It should be understood that, when an element is referred to as being “connected” to another element, the element can be directly or indirectly connected to the other element. The indirect connection includes “connection” via a wireless communication network.

It should be understood that the term “include”, when used in the present disclosure, specifies the presence of stated features, integers, steps, operations, elements, and/or components but does not preclude the presence or addition of at least one other features, integers, steps, operations, elements, components, and/or groups thereof.

It should be understood that, when it is stated in the present disclosure that a member is located “on” another member, not only a member may be in contact with another member, but also still another member may be present between the two members.

It should be understood that, although the terms first, second, etc. may be used herein to describe various elements, these elements should not be limited by these terms.

It should be understood that the singular forms are intended to include the plural forms as well, unless the context clearly dictates otherwise.

Reference numerals used for method steps are just used for convenience of explanation but are not intended to limit an order of the steps. Thus, unless the context clearly dictates otherwise, the written order may be practiced otherwise. When a component, device, element, or the like of the present disclosure is described as having a purpose or performing an operation, function, or the like, the component, device, element, or the like should be considered herein as being “configured to” meet that purpose or to perform that operation or function. Each of the component, device, element, and the like may separately embody or be included with a processor and a memory, such as a non-transitory computer readable media, as part of the apparatus.

Hereinafter, an operation principle and embodiments of the disclosure are described in detail with reference to the accompanying drawings.

FIG. 1 is a diagram illustrating a lithium-air battery-based power supply apparatus according to an embodiment. A lithium-air battery-based power supply apparatus 110 shown in FIG. 1 is for supplying power to a relatively small eco mobility device based on a lithium-air battery. As shown in FIG. 1, the lithium-air battery-based power supply apparatus 110 of an eco mobility device according to an embodiment includes a battery part 120, an air supply part 130, a dehumidification part 150, an oxygen concentration part 170, and a controller 190.

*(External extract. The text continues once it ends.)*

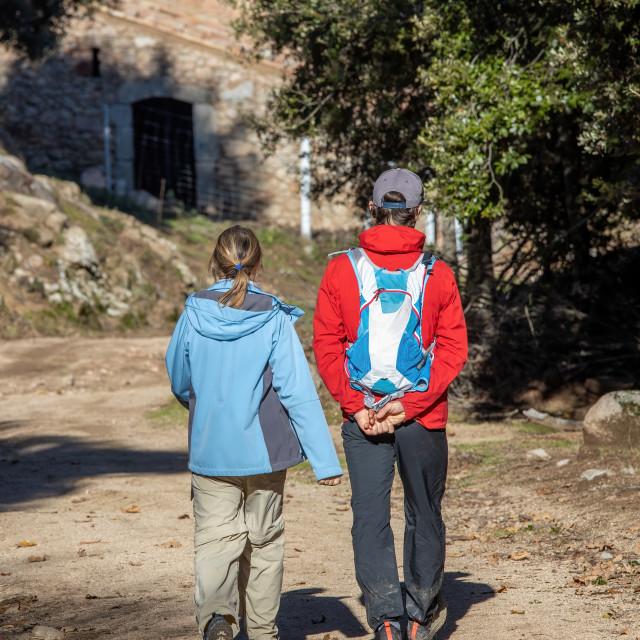 """Young couple tourists trekking on the Spanish mountain Montseny"" stock image"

The air supply part 130 is provided to draw outside air and supply to the dehumidification part 150 located at a downstream thereof. The dehumidification part 150 is provided to adsorb moisture (humidity) in the air supplied from the air supply part 130. The oxygen concentration part 170 is provided to extract and concentrate oxygen from air from which moisture has been removed to a predetermined level. The oxygen concentrated by the oxygen concentration part 170 is supplied to the battery part 120. The controller 190 controls overall operations of the battery part 120, the air supply part 130, the dehumidification part 150, and the oxygen concentration part 170 constituting the lithium-air battery-based power supply apparatus 110.

FIG. 2 is a diagram illustrating a detailed configuration of the lithium-air battery-based power supply apparatus shown in FIG. 1.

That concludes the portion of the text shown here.